Dopo pochi giorni una macchina della Benemerita si fermò
davanti al negozio della parrucchiera e ne scese il maresciallo in perfetta uniforme.
Si affacciò dentro al salone e disse alla titolare: “Vieni, questa volta te lo
offro io il caffè e ti racconto come è andata a finire.” “Corro! Antonella, prenditi
tu cura della signora: io torno subito.”
Seduti al bar, il carabiniere attaccò:” Avevi ragione QUASI
su tutti i fronti. L’imprenditore era un giocatore d’azzardo accanito e tutte
le sere, nel locale chiuso al pubblico, il barista organizzava una bisca
clandestina. Come per tutti i dannati da quel vizio, le perdite del poveretto
erano sempre più ingenti. Una sera, forse sospettando un imbroglio, era scoppiata
una lite ed il malvivente aveva soffocato, con un cuscino, la vittima. Poi
aveva organizzato la messinscena approfittando di quella porta che, veramente,
era stata fatta male. Come vedi non c’era la premeditazione, ma hai indovinato
tutto il resto.
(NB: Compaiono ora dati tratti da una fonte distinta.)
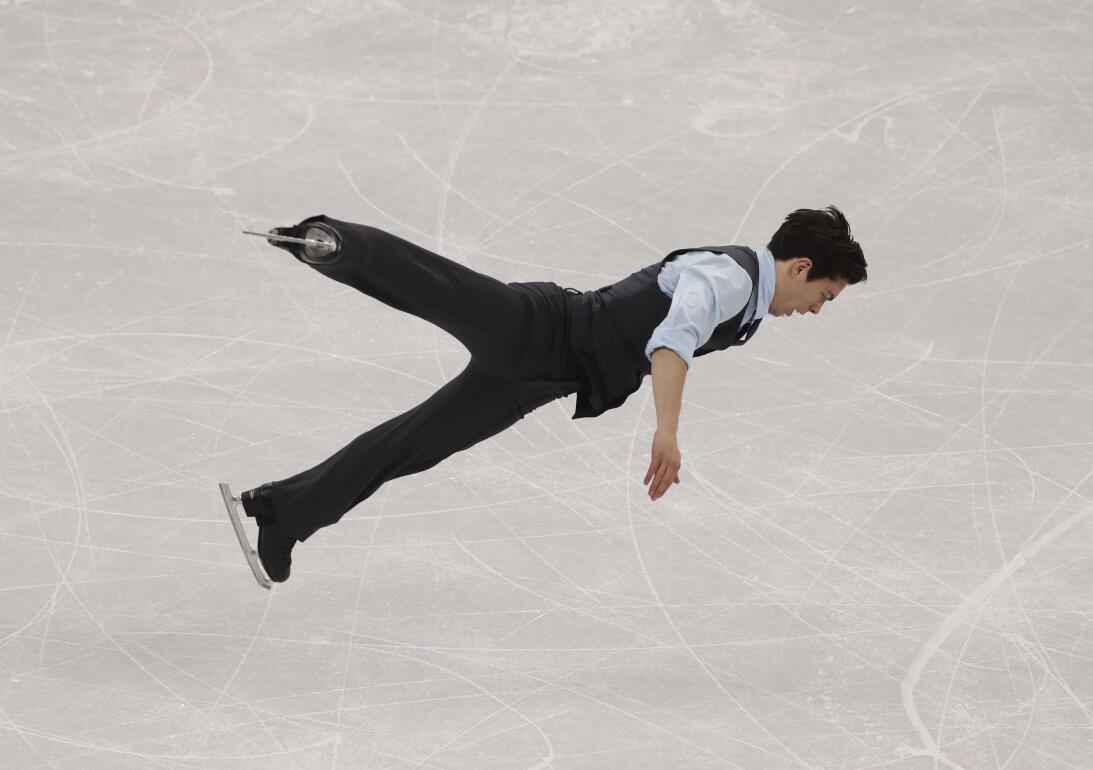 Una rutina impresionante tuvo el canadiense Keegan Messing en el patinaj...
Pertanto – finì scherzando il militare – mi sono consultato con
il Comando di Regione ed abbiamo concordato che non hai diritto alla medaglia,
ma a spese del sottoscritto, come ringraziamento, e con molto piacere, invito
te e Vittorio nel migliore ristorante di Capalbio almeno tuo marito, per una
sera, mangerà bene!”
Chi fosse passato in quel momento, avrebbe visto un uomo
indivisa sottrarsi agilmente allo schiaffone che, un po’ per scherzo ed un po’
a ragion veduta, la parrucchiera cercava di appioppargli.